Kegitan pertambangan di Kalimantan Timur ternyata tidak memberikan dampak peningkatan perekonomian yang berarti bagi masyarakat setempat. Padahal sepanjang tahun 2018 terdapat 3.025 IUP (Ijin Usaha Pertambangan Batubara) yang telah di terbitkan oleh pemerintah. Seluruh perizinan tersebut telah mengkooptasi sekitar 70% dari total daratan Kalimantan Timur dimana 34,3 % daratan di Kalimantan Timur telah menjadi area pertambangan. Dari seluruh izin yang telah diterbitkan oleh pemerintah, setidaknya ada 710 IUP yang masih bermasalah atau berstatus non CnC (Clear and Clear). Izin yang non CnC merupakan izin yang bermasalah secara administrasi atau tumpang tindih dengan kawasan hutan lindung, dan tidak memenuhi kewajiban keuangan dan lingkungan yaitu reklamasi dan pasca tambang. Adanya pertambangan batubara di Kalimantan Timur malah memberikan dampak negative bagi masyarakat karena sering kali terjadi konflik dan mengganggu kegiatan perekomonian masyarakat.
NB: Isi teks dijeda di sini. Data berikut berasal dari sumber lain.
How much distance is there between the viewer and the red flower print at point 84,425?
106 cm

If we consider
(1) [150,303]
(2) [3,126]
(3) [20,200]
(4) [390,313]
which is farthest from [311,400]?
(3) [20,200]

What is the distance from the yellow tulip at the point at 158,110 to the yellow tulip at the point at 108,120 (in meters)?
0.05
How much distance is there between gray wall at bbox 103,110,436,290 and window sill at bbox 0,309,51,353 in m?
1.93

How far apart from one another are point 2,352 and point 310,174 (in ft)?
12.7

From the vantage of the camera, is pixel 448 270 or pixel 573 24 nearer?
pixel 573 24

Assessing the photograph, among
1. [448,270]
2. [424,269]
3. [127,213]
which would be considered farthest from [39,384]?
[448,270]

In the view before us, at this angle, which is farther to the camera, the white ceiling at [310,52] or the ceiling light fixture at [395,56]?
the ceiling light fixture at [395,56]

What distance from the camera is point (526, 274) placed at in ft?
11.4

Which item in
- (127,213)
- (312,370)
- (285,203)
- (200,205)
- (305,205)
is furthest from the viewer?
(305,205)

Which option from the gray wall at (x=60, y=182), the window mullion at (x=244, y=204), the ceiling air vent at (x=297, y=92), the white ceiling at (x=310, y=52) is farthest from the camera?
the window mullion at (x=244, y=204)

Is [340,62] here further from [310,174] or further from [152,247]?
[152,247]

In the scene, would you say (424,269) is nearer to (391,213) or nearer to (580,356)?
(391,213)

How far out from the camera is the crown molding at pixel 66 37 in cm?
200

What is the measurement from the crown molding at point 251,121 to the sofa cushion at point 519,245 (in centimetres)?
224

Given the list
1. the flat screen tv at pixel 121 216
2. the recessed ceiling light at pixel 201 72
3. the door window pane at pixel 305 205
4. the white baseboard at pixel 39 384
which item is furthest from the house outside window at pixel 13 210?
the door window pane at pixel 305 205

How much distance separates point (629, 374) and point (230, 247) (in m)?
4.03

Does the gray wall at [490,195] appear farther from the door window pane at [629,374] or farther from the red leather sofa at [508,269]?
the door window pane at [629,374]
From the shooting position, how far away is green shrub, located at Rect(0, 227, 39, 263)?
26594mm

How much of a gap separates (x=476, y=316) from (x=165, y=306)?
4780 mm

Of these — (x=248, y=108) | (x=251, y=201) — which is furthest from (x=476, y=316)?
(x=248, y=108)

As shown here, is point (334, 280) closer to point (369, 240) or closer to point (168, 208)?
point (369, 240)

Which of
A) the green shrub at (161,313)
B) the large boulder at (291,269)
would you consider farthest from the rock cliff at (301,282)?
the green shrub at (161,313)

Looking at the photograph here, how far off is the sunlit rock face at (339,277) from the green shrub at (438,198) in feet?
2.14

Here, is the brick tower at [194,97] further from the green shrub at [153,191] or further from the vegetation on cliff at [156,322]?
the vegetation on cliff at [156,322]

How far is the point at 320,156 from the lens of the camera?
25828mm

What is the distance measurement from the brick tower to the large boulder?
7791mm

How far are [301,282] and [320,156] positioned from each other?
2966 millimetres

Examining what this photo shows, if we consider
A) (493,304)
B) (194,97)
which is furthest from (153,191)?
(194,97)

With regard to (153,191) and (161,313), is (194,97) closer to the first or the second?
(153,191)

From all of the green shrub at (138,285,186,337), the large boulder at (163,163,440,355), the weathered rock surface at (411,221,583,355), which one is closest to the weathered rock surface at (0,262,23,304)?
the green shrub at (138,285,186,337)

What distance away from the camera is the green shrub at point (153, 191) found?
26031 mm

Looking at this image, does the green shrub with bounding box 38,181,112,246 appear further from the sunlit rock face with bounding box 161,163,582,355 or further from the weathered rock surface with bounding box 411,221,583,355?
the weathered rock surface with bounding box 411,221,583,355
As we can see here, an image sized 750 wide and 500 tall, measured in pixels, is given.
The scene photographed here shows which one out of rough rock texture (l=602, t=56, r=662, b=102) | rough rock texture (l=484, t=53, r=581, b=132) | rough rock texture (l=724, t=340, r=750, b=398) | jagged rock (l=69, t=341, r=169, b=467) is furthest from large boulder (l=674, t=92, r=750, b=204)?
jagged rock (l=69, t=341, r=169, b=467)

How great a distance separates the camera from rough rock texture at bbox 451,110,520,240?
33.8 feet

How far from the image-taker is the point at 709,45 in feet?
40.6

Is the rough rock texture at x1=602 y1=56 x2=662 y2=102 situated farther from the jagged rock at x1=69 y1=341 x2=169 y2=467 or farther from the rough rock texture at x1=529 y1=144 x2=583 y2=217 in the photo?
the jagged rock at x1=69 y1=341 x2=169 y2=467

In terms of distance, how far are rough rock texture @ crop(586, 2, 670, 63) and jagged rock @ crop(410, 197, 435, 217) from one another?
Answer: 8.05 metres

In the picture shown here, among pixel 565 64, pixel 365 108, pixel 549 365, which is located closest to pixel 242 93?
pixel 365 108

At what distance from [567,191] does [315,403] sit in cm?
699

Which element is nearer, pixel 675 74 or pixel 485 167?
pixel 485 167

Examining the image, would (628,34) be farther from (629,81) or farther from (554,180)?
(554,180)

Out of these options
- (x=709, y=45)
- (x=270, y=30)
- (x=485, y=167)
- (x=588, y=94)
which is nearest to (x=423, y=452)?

Permasalahan yang terjadi di Kalimantan Timur setelah dibukanya area pertambangan salah satunya adalah konflik. Setelah adanya pertambangan batubara seringkali terjadi konflik antara perusahaan tambang dengan masyarakat, masyarakat dengan masyarakat, dan masyarakat dengan satwa liar. Terjadinya konflik antara perusahaan tambang dengan masyarakat disebabkan karena adanya perusahaan tambang yang mengganggu kegiatan perekonomian yang sebelumnya masyarakat di kawasan tambang merupakan petani. Masyarakat yang sebelumnya adalah petani merasa dirugikan karena system pengairan pesawahan mereka terganggu. Masyarakat yang pemukimannya berada di kawasan tambang juga terkena dampak secara langsung dari kegiatan pertambangan seperti peningkatan suhu udara karena kawasan yang sebelumnya merupakan hutan kini menjadi tempat galian terbuka, retaknya sebagian rumah warga karena terkena dampak peledakan dari dalam kawasan tambang, dan berkurangnya sumber pencaharian warga karena dampak dari eksploitasi perusahaan pertambangan.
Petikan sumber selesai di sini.